Dentro das células, as alterações de pH podem sinalizar uma variedade de processos, incluindo homeostase, proliferação e morte celular. A técnica desenvolvida possui potencial aplicações na investigação de doenças e na análise da toxicidade de fármacos. Essa afirmação é sustentada por Vanessa Bevilaqua, primeira autora do artigo e pós-doutoranda na Faculdade de Ciências Médicas e da Saúde da Pontifícia Universidade Católica de São Paulo (PUC-SP).

As pesquisas foram realizadas sob a coordenação de Viviani, na UFSCar, e de Eliana Duek, na PUC-SP, com o suporte da FAPESP. Comparado a outras luciferases testadas, que apresentavam uma emissão luminosa avermelhada e alterações de cor limitadas em 36°C – temperatura na qual as células de mamíferos operam – o novo modelo foi otimizado para uma expressão mais eficiente em células mamíferas. Isso resultou em uma mudança na cor da luz maior, estabilidade aprimorada e um brilho intenso.

Em experimentos conduzidos pelo grupo, além de capturar imagens da bioluminescência em câmeras de fotodetecção, foi possível registrar a luz emitida pelas luciferases em células de mamíferos utilizando a câmera de um smartphone. O brilho se manteve intenso nos primeiros 30 minutos e, mesmo com uma redução progressiva, foi detectável por pelo menos 12 horas, embora esse último indício exigisse um equipamento avançado de fotodetecção.

A cor da luz emitida pode ser utilizada para indicar o pH dentro das células, incluindo as humanas, permitindo deduzir se há estresse celular ou outros efeitos associados à acidez.
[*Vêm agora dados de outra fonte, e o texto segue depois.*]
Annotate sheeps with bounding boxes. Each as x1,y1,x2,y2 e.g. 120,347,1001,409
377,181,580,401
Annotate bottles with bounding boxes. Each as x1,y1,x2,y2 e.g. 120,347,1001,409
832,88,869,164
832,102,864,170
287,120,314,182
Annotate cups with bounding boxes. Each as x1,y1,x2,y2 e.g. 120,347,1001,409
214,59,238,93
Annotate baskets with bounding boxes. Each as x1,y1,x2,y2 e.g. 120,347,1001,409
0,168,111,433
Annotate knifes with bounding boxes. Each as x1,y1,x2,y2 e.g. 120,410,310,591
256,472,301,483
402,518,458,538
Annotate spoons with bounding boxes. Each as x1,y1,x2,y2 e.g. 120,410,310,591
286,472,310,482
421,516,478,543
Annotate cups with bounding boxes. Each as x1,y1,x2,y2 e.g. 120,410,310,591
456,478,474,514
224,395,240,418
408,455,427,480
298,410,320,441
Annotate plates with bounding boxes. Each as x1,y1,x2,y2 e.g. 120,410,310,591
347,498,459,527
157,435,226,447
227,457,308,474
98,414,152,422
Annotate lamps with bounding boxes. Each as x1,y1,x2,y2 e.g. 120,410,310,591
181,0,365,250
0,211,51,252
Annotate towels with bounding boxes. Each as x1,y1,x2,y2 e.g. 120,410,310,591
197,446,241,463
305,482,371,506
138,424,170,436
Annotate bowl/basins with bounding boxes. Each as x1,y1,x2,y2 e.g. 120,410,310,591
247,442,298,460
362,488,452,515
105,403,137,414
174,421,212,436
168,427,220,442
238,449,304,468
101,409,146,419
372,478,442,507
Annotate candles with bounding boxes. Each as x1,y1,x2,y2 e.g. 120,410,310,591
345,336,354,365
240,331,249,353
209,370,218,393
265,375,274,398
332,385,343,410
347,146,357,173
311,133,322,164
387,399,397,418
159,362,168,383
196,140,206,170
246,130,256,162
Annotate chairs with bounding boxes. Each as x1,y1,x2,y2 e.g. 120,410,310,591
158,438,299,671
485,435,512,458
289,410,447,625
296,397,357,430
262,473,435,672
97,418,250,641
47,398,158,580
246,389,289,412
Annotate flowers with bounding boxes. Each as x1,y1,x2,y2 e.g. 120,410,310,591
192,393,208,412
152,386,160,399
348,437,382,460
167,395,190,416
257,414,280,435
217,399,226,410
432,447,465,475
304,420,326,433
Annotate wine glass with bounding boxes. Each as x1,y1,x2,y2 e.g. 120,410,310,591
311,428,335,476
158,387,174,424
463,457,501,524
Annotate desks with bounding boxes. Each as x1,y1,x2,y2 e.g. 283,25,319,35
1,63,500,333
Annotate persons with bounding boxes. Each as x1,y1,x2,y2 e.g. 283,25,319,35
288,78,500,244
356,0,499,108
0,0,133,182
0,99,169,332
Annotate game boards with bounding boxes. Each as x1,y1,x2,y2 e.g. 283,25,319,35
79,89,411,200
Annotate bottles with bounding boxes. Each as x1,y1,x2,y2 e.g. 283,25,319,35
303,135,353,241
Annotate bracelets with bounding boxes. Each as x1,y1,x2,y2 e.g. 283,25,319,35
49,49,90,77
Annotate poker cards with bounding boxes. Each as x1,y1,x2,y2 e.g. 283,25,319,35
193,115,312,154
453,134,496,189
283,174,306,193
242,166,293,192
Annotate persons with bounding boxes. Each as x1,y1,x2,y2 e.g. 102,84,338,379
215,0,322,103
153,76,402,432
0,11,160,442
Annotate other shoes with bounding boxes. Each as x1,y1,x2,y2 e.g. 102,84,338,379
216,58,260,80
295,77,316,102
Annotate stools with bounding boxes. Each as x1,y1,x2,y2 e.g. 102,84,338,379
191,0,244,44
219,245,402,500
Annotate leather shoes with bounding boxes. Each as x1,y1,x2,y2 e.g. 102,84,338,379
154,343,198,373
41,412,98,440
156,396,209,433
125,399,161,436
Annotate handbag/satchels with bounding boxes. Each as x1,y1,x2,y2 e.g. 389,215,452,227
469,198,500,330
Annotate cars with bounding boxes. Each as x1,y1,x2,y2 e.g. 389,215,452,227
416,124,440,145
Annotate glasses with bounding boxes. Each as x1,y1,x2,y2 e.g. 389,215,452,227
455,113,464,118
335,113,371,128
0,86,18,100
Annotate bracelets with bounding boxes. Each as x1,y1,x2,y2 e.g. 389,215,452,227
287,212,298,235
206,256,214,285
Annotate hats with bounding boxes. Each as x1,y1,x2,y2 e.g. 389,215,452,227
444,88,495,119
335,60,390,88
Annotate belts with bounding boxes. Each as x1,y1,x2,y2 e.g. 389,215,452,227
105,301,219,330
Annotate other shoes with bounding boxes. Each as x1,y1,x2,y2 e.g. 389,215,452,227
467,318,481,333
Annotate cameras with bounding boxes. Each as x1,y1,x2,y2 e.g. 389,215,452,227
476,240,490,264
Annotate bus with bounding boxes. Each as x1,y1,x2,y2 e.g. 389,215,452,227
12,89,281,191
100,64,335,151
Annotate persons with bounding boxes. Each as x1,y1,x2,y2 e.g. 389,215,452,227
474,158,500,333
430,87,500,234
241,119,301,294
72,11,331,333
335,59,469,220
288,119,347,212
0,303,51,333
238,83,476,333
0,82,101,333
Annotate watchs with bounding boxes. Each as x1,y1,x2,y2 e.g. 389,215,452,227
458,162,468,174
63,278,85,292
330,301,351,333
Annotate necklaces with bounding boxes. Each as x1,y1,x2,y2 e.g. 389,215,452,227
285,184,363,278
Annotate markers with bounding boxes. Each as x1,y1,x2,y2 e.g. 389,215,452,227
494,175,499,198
Este é um feito pioneiro desenvolvido inteiramente no Brasil. A pesquisa faz parte do projeto “Desenvolvimento de insumos bioluminescentes para imunoensaios, análises ambientais e bioimagem”, novamente apoiado pela FAPESP e dirigido por Viviani. Os coautores incluem Gabriel Pelentir, doutorando na UFSCar, e Moema Hausen, professora da PUC-SP.

Em investigações anteriores, a equipe já tinha explorado a aplicação da luciferase de outro vagalume do gênero Macrolampis para monitorar o pH em células bacterianas. No entanto, ao ser aplicada em células mamíferas, a bioluminescência da luciferase de Macrolampis apresentava uma coloração excessivamente avermelhada e era pouco responsiva às mudanças de pH, além de não manter a estabilidade necessária acima de 36°C, reduzindo sua eficiência para esse tipo de célula.

Durante a pandemia, o grupo de Viviani desenvolveu um imunoensaio baseado na luciferase de Amydetes vivianii, capaz de detectar a COVID-19 ao brilhar em contato com anticorpos contra o SARS-CoV-2. Com a conclusão desta pesquisa, o laboratório de Viviani, já estabelecido como referência em bioluminescência, ampliou sua capacidade para realizar testes bioluminescentes em células de mamíferos. Isso permite tanto novos estudos com a luciferase quanto a avaliação de outras enzimas que fazem parte do acervo do laboratório, acumulado ao longo de mais de 30 anos por meio de pesquisas com insetos brasileiros.

Esses avanços comprorometem-se a abrir novas possibilidades, abrangendo desde bioensaios para testar a toxicidade de fármacos e produtos cosméticos, até aplicações no estudo dos efeitos de biomateriais em células humanas e novas abordagens para investigar células cancerígenas.